Emsal Mahkeme Kararı İstanbul 8. Asliye Ticaret Mahkemesi 2014/633 E. 2019/830 K. 12.11.2019 T.

Görüntülediğiniz mahkeme kararı kesinleşmiş bir karardır.

T.C.
İSTANBUL
8. ASLİYE TİCARET MAHKEMESİ

ESAS NO : 2014/633
KARAR NO : 2019/830

DAVA : Tazminat (Ölüm Ve Cismani Zarar Sebebiyle Açılan Tazminat)
DAVA TARİHİ : 18/09/2014
KARAR TARİHİ : 12/11/2019

Davacı tarafından davalı aleyhine açılan Tazminat davasının mahkememizde yapılan açık yargılaması sonunda dosya incelendi.

+===+

• [Yapılacak Görevler]:
1: Mahkeme kararı metninde "DAVA : Tazminat" ile "sonunda dosya incelendi." arasındaki kısmı, ikisi de dahil olmak üzere, yeniden yazın ve bu kısımda "Davacı" yerine "Dava eden" koyun.
2: Mahkeme kararı metnine göre dava hangi tarihte açılmıştır?

• [Veri Kesiti]:
+===+

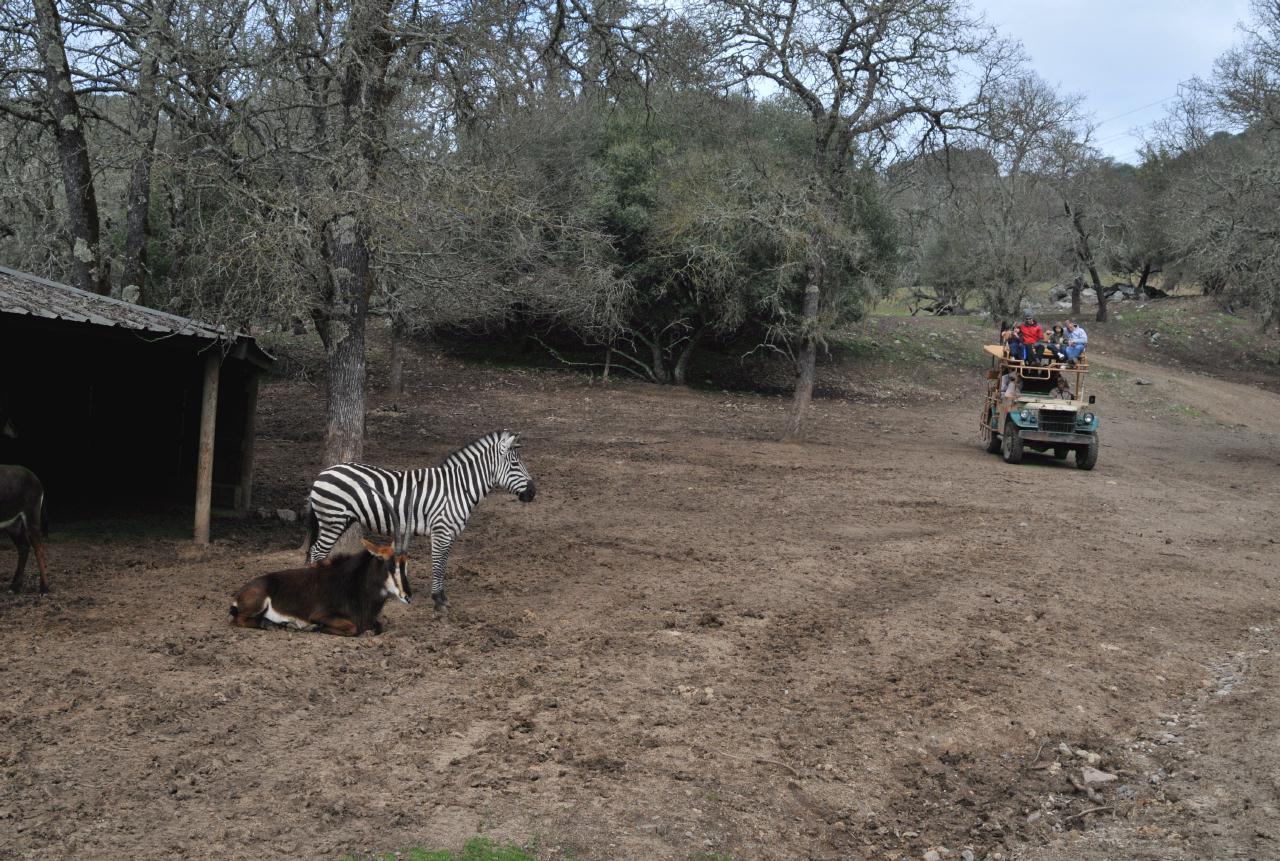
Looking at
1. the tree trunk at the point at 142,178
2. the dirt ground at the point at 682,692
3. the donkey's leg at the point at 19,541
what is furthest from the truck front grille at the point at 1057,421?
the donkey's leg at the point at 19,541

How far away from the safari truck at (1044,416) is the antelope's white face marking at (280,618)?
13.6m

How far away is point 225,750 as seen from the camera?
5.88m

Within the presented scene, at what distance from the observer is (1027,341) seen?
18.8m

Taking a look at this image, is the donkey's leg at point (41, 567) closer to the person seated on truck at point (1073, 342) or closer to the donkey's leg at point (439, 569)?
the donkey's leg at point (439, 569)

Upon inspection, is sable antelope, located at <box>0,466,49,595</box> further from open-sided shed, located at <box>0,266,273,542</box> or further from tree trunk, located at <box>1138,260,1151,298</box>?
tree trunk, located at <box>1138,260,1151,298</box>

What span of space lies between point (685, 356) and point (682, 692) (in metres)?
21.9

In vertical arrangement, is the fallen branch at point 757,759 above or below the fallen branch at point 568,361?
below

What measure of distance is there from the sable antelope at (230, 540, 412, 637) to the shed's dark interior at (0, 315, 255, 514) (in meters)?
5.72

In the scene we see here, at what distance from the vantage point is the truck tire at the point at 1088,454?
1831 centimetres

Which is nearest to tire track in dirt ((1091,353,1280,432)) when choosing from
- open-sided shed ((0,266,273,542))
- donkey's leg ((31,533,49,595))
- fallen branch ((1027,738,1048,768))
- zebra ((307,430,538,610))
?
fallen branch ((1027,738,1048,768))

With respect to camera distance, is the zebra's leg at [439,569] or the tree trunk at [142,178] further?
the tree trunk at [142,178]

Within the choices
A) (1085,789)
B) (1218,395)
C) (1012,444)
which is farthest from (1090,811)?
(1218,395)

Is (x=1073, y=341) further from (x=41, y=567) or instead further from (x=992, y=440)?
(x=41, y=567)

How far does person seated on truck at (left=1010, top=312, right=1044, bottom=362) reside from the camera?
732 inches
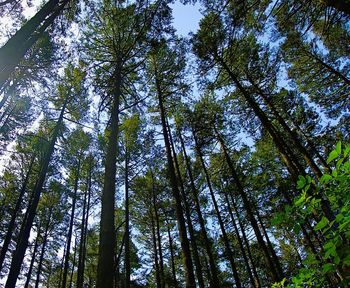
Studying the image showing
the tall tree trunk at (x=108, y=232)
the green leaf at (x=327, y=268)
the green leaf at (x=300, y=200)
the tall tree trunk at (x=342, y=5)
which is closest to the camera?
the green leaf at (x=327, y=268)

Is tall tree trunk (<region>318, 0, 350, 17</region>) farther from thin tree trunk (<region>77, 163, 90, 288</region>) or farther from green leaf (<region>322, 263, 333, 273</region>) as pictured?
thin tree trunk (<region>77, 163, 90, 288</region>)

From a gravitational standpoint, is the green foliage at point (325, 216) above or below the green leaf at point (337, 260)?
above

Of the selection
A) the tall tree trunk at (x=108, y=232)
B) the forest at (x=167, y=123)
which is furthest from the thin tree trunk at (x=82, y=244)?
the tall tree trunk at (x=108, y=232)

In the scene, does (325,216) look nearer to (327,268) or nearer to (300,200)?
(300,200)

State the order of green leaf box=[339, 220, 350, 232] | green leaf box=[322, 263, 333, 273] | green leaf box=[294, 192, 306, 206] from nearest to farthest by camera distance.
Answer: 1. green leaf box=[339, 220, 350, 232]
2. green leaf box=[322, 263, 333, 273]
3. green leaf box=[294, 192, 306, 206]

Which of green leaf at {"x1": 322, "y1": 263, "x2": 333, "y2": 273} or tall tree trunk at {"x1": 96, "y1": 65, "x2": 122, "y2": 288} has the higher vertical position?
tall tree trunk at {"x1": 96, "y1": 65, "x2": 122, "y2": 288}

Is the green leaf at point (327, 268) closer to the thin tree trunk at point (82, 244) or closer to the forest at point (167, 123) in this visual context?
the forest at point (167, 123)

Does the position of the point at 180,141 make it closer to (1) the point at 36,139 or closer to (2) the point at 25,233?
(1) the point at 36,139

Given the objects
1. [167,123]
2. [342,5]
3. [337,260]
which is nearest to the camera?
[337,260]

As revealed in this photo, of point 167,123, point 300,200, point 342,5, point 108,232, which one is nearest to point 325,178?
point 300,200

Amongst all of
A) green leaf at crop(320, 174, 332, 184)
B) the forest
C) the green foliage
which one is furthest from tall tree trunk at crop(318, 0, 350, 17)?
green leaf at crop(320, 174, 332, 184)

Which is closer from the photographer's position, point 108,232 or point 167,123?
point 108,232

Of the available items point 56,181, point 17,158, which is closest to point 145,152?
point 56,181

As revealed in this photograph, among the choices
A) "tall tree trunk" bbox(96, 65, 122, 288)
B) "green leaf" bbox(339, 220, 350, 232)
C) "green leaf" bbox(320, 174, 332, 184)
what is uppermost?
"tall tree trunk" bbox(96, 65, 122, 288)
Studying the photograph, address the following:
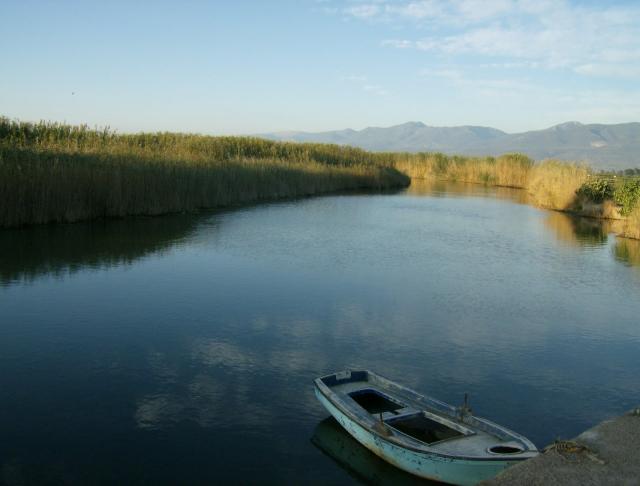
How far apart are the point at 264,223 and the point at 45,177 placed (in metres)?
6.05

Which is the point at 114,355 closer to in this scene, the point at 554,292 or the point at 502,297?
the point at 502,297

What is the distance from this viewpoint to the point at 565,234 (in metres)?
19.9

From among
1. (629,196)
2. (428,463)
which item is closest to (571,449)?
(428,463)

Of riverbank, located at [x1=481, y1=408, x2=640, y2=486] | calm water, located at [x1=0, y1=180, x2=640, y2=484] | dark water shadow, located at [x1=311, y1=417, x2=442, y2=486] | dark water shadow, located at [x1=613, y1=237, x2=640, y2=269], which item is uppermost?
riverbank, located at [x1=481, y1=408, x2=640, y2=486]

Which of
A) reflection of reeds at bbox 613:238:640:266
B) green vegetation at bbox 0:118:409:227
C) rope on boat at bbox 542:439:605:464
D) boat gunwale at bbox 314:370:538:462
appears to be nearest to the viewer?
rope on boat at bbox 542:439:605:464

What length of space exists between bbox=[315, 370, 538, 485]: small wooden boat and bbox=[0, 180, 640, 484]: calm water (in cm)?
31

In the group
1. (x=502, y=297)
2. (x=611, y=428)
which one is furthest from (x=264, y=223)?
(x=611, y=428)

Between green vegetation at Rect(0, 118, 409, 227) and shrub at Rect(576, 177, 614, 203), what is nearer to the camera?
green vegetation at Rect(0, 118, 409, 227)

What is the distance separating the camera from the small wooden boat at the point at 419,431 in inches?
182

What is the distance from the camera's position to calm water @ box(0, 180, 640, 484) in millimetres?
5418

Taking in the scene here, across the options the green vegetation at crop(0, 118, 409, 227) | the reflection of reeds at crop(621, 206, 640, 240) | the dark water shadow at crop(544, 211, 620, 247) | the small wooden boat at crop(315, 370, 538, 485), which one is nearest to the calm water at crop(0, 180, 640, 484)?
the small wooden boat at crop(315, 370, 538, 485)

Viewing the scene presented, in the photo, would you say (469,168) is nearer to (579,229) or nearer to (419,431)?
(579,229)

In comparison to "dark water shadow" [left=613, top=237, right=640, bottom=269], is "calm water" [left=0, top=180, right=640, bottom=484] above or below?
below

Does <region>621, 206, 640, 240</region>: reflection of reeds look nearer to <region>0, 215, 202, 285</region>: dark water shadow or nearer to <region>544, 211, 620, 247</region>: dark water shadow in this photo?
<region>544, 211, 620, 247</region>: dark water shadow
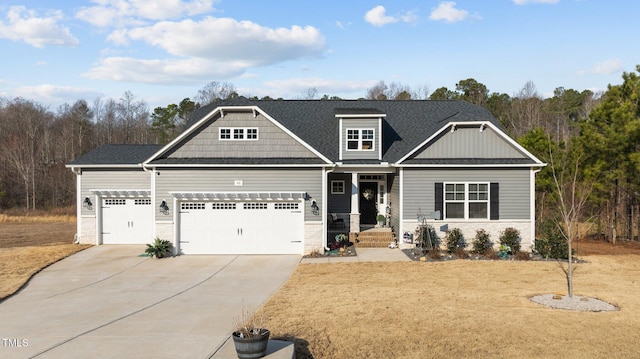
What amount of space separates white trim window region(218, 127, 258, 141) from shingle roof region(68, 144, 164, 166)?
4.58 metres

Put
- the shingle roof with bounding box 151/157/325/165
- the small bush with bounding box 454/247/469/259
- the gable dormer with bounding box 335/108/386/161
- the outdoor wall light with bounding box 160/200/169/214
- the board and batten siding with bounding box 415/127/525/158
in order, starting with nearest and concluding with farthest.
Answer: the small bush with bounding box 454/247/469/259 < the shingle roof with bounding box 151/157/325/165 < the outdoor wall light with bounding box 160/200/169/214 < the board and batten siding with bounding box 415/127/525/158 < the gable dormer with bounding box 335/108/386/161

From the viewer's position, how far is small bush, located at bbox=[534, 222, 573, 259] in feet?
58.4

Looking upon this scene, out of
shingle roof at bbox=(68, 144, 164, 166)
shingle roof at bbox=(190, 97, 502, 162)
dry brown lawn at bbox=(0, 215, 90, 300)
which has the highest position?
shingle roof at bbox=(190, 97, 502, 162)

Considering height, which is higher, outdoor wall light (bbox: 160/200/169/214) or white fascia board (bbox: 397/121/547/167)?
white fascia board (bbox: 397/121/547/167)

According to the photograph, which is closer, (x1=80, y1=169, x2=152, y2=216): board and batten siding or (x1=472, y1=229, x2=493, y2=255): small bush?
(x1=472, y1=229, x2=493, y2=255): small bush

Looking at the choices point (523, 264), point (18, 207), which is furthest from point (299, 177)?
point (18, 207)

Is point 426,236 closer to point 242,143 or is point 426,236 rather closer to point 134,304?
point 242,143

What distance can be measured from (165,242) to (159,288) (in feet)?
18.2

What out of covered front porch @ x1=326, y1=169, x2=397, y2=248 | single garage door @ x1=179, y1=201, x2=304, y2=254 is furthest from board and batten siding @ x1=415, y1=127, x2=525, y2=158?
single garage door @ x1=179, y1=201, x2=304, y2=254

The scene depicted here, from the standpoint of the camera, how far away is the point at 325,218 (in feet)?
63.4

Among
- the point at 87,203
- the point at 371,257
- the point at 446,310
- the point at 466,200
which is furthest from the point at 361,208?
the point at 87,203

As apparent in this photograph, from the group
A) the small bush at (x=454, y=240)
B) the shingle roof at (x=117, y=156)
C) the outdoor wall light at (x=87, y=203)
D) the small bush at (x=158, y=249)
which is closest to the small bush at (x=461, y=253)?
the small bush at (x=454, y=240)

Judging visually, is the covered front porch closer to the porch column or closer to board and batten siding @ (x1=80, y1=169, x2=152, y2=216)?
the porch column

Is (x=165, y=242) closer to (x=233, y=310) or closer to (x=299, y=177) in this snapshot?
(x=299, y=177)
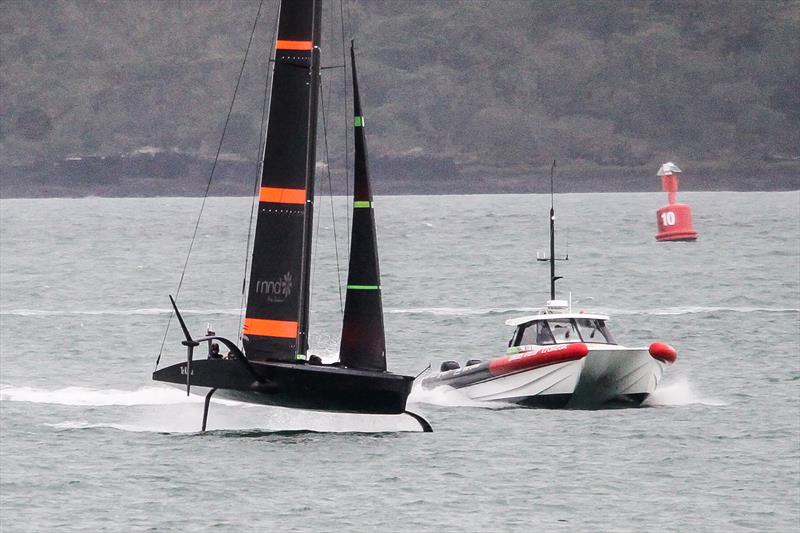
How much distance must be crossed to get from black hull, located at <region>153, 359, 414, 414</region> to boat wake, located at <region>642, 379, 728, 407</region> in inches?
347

+===+

• [Alıştırma Yanıtları]:
1:
DAVA : Tazminat (Ölüm Ve Cismani Zarar Sebebiyle Açılan Tazminat)
DAVA TARİHİ : 18/09/2014
KARAR TARİHİ : 12/11/2019

Dava eden tarafından davalı aleyhine açılan Tazminat davasının mahkememizde yapılan açık yargılaması sonunda dosya incelendi.

2: 18/09/2014